Я принес заслуженую пятерку и был прощен за Стругацких. Моему новорожденному брату в тот день исполнялся месяц, и за чаем я решил щегольуть знанием классики:
— «…нет более тяжелого зрелища, как счастливое семейство, сидящее вокруг стола и пьющее чай.»
Мама выронила только что залитый кипятком заварочный чайник, и он точнехонько шлепнулся прямо на любимый папин стакан. Вскочить папа не успел, а когда инстинктивно попытался стряхнуть со штанов кипяток, ему в руку впился осколок стакана. Я не растерялся и добил ситуацию еще одной чеховской цитатой, широкой публике малоизвестной:
— «Женщина с самого сотворения мира считается существом вредным и злокачественным. Она стоит на таком низком уровне физического, нравственного и умственного развития, что…» — договорить мне не удалось, так как у папы осталась еще одна хорошо действующая рука, которой он отвесил мне замечательную оплеуху.

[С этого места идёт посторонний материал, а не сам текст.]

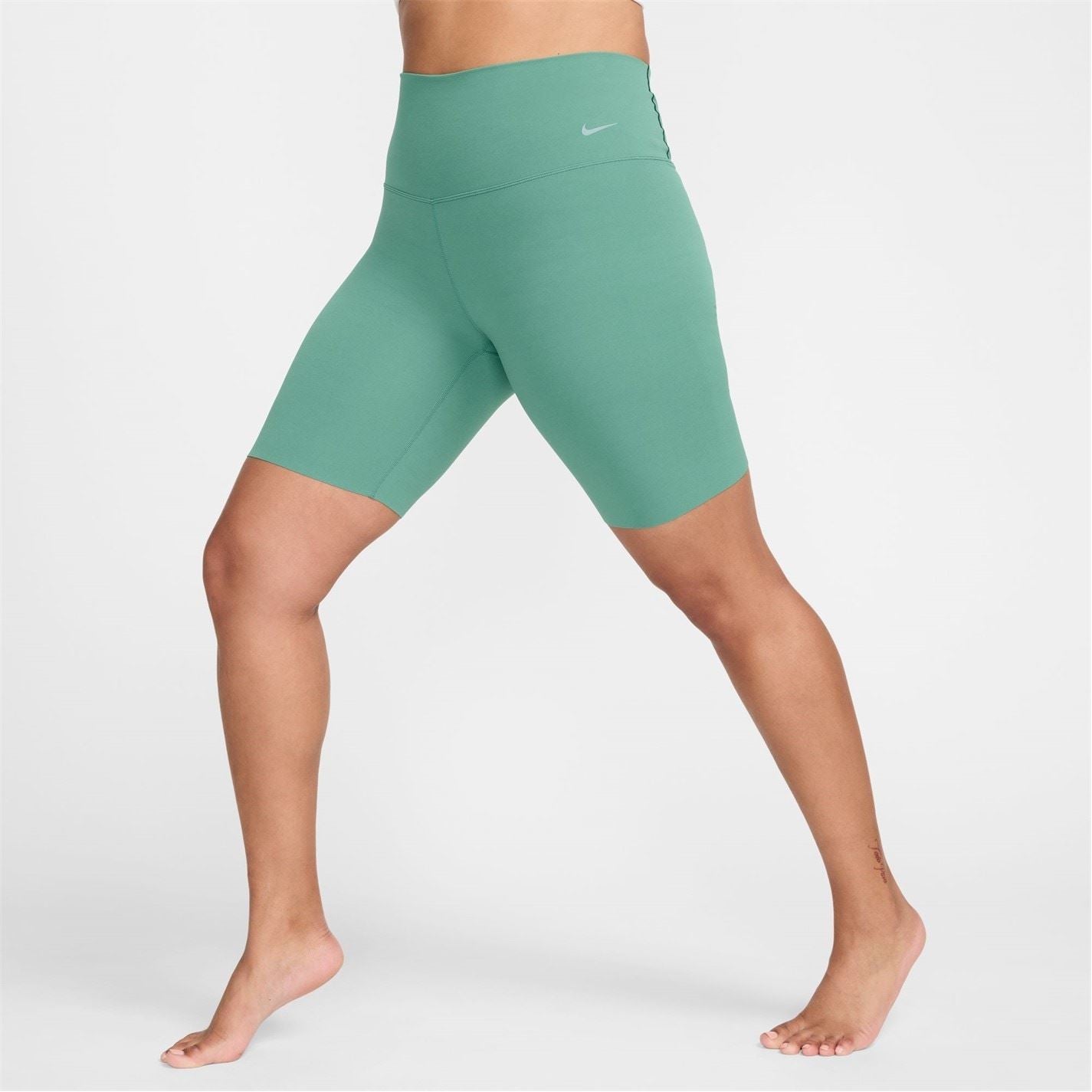 Nike Zenvy High Waisted 8 Inch Slim Fit Biker Shorts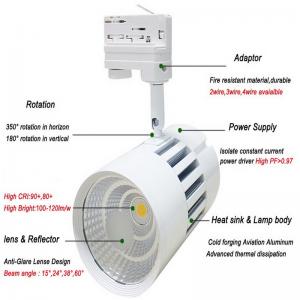 2 3 4 kablar adapter 20 w 30w 40w 50w magnetiska plats cob ledde spåret ljus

Опять где-то под домом в очередной раз воет автомобильная сирена, и я с ужасом узнаю в ней раненый голос гнедой. Я выныриваю из вязкого вялотекущего сна и со страшным грохотом лечу по лестнице вниз. Сейчас убью, думаю.
Показалось…
Сирена воет не под домом, а на улице. В Ленинграде, во дворе-колодце, где жила Инна, запросто могли убить, ткнуть пером ни за что ни про что. Я стою в темном колодце с серыми квадратами жалюзей посреди уездного города N. У нас в Израиле так просто не убивают — всегда есть за что. Под полы халата на босо тело начинает проникать зимний холод. Бросаю прощальный взгляд на гнедую, и пытаюсь открыть входную дверь — таки защелкнулась, подлая. Приходится звонить и поднимать с постели Инну.
— Что стряслось-то?
— Так, подумал, что в машину влезли.
— Не влезли?
— Нет, слава Богу.
— Тогда пошли, холодно, — Инна держит открытую дверь.
В лифте мы смотрим друг другу исключительно на босые ноги. Инна отправляется прямо в постель и залезает обратно под одеяло, а я выплескиваю в стакан остатки водки и сажусь в темноте в кресло. У меня нет другого желания, кроме как заснуть, я готов отдать за сон все что угодно. Русское народное средство превалирует в итоге над еврейской мнительностью, и я бреду в спальню «забыться сном».